L’histoire passée d’Israël est organiquement liée à l’accomplissement futur que nous décrivent les prophètes “dans la suite des temps”. Israël n’a pas achevé sa tâche, il n’est qu’au milieu de sa route, il ne lui sera jamais possible de s’arrêter à mi-chemin; on ne peut pas plus envisager une interruption de l’histoire d’Israël qu’un arrêt brusque de l’histoire du monde. Israël est le cœur vivant du monde. Les promesses divines révélées aux patriarches, à Moïse, comme à tous les prophètes, Isaïe, Jérémie, Ezéchiel, sont coextensives à l’histoire du monde, intimement coordonnées au devenir de l’humanité. Israël ne s’appartient pas à lui-même. Une autre nation pourrait peut-être décider de disparaître ou de nier sa vocation. Mais Israël appartient au monde; plus encore “ce peuple est la part de l’Eternel, Jacob est le lot de son héritage” (Deutéronome 32,9). Ses souffrances, aussi bien que ses succès, sont la meilleure preuve historique de sa vocation. Israël n’y échappera pas, et la vision des prophètes s’accomplira nécessairement.

“Il arrivera, à la fin des temps, que la montagne de la maison de l’Eternel sera affermie sur la cime des montagnes et se dressera au-dessus des collines, et toutes les nations y afflueront.
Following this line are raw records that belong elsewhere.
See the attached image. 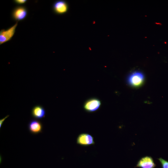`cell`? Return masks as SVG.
<instances>
[{"mask_svg":"<svg viewBox=\"0 0 168 168\" xmlns=\"http://www.w3.org/2000/svg\"><path fill=\"white\" fill-rule=\"evenodd\" d=\"M18 22L13 26L5 30L2 29L0 31V44L1 45L10 40L15 32Z\"/></svg>","mask_w":168,"mask_h":168,"instance_id":"obj_1","label":"cell"},{"mask_svg":"<svg viewBox=\"0 0 168 168\" xmlns=\"http://www.w3.org/2000/svg\"><path fill=\"white\" fill-rule=\"evenodd\" d=\"M27 14L28 10L26 7L18 6L12 10V17L14 21L18 22L24 20L26 17Z\"/></svg>","mask_w":168,"mask_h":168,"instance_id":"obj_2","label":"cell"},{"mask_svg":"<svg viewBox=\"0 0 168 168\" xmlns=\"http://www.w3.org/2000/svg\"><path fill=\"white\" fill-rule=\"evenodd\" d=\"M101 101L95 98L88 99L84 103L83 108L87 112L92 113L97 110L101 105Z\"/></svg>","mask_w":168,"mask_h":168,"instance_id":"obj_3","label":"cell"},{"mask_svg":"<svg viewBox=\"0 0 168 168\" xmlns=\"http://www.w3.org/2000/svg\"><path fill=\"white\" fill-rule=\"evenodd\" d=\"M144 80L143 74L139 71H135L131 73L128 77V81L131 86H138L141 85Z\"/></svg>","mask_w":168,"mask_h":168,"instance_id":"obj_4","label":"cell"},{"mask_svg":"<svg viewBox=\"0 0 168 168\" xmlns=\"http://www.w3.org/2000/svg\"><path fill=\"white\" fill-rule=\"evenodd\" d=\"M77 143L80 146H87L95 144L93 137L87 133H81L79 134L77 139Z\"/></svg>","mask_w":168,"mask_h":168,"instance_id":"obj_5","label":"cell"},{"mask_svg":"<svg viewBox=\"0 0 168 168\" xmlns=\"http://www.w3.org/2000/svg\"><path fill=\"white\" fill-rule=\"evenodd\" d=\"M52 9L54 12L58 15L66 13L68 11V5L67 2L64 0H57L53 4Z\"/></svg>","mask_w":168,"mask_h":168,"instance_id":"obj_6","label":"cell"},{"mask_svg":"<svg viewBox=\"0 0 168 168\" xmlns=\"http://www.w3.org/2000/svg\"><path fill=\"white\" fill-rule=\"evenodd\" d=\"M156 166L152 157L146 156L142 157L138 161L136 167L140 168H154Z\"/></svg>","mask_w":168,"mask_h":168,"instance_id":"obj_7","label":"cell"},{"mask_svg":"<svg viewBox=\"0 0 168 168\" xmlns=\"http://www.w3.org/2000/svg\"><path fill=\"white\" fill-rule=\"evenodd\" d=\"M28 128L30 133L37 134L42 132L43 125L40 121L36 119H32L29 122Z\"/></svg>","mask_w":168,"mask_h":168,"instance_id":"obj_8","label":"cell"},{"mask_svg":"<svg viewBox=\"0 0 168 168\" xmlns=\"http://www.w3.org/2000/svg\"><path fill=\"white\" fill-rule=\"evenodd\" d=\"M31 113L32 116L35 119H41L45 117L46 111L42 106L37 105L32 108Z\"/></svg>","mask_w":168,"mask_h":168,"instance_id":"obj_9","label":"cell"},{"mask_svg":"<svg viewBox=\"0 0 168 168\" xmlns=\"http://www.w3.org/2000/svg\"><path fill=\"white\" fill-rule=\"evenodd\" d=\"M160 161L162 168H168V161H166L162 158H160L158 159Z\"/></svg>","mask_w":168,"mask_h":168,"instance_id":"obj_10","label":"cell"},{"mask_svg":"<svg viewBox=\"0 0 168 168\" xmlns=\"http://www.w3.org/2000/svg\"><path fill=\"white\" fill-rule=\"evenodd\" d=\"M27 1V0H14L13 2L16 4L21 5L25 4Z\"/></svg>","mask_w":168,"mask_h":168,"instance_id":"obj_11","label":"cell"},{"mask_svg":"<svg viewBox=\"0 0 168 168\" xmlns=\"http://www.w3.org/2000/svg\"><path fill=\"white\" fill-rule=\"evenodd\" d=\"M9 116V115H7L3 119H0V128H1V127L2 126L3 123L5 121V120Z\"/></svg>","mask_w":168,"mask_h":168,"instance_id":"obj_12","label":"cell"}]
</instances>
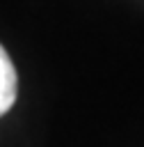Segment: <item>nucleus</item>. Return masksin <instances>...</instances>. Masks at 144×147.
Returning a JSON list of instances; mask_svg holds the SVG:
<instances>
[{
	"instance_id": "obj_1",
	"label": "nucleus",
	"mask_w": 144,
	"mask_h": 147,
	"mask_svg": "<svg viewBox=\"0 0 144 147\" xmlns=\"http://www.w3.org/2000/svg\"><path fill=\"white\" fill-rule=\"evenodd\" d=\"M16 90H18V78L16 69L7 55V51L0 46V115H5L14 101H16Z\"/></svg>"
}]
</instances>
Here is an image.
Et nombre de peuples iront en disant: Or çà, gravissons la montagne de l’Eternel pour gagner la maison du Dieu de Jacob, afin qu’il nous enseigne ses voies et que nous puissions suivre ses chemins, car c’est de Sion que sortira l’Enseignement et de Jérusalem la parole de l’Eternel.” Il sera un arbitre entre les nations et le précepteur de peuples nombreux; ceux-ci, alors, de leurs glaives, forgeront des socs de charrue, et de leurs lances des serpettes; un peuple ne tirera plus l’épée contre un autre peuple, et on n’apprendra plus l’art de la guerre.” (Isaïe 2,2 à 4).
Le peuple juif sait clairement que cette vision prophétique n’est pas un rêve pieux, une utopie politique ou religieuse. Sa réalisation sera le fruit ultime d’une maturation progressive des rapports entre Israël et les peuples. Car, la renaissance du peuple juif autour de Jérusalem, l’Enseignement qui sortira de Sion, et la Paix établie sur la reconnaissance, par tous les peuples, de la centralité spirituelle d’Israël, forment un tout indissociable. La résurrection de l’Etat d’Israël est une étape importante et décisive dans la réalisation de ce programme. Les sabras prosaïques du kibboutz et les juifs sceptiques de la diaspora retrouveront avec fierté leur véritable identité. Ils ne se satisferont plus des fausses cultures étrangères et réapprendront la Torah de leurs ancêtres. Les nations reconnaîtront que l’Israël qu’elles ont outragé et martyrisé était le seul porteur de l’espérance messianique et du salut des hommes. La prophétie renaîtra, et la Parole de l’Eternel se fera à nouveau entendre de Sion. Alors, Jérusalem sera véritablement la ville de la crainte de l’Eternel et de la Paix, selon la vocation qui lui est attribuée dans l’étymologie de son nom (yira, crainte : shalem, paix).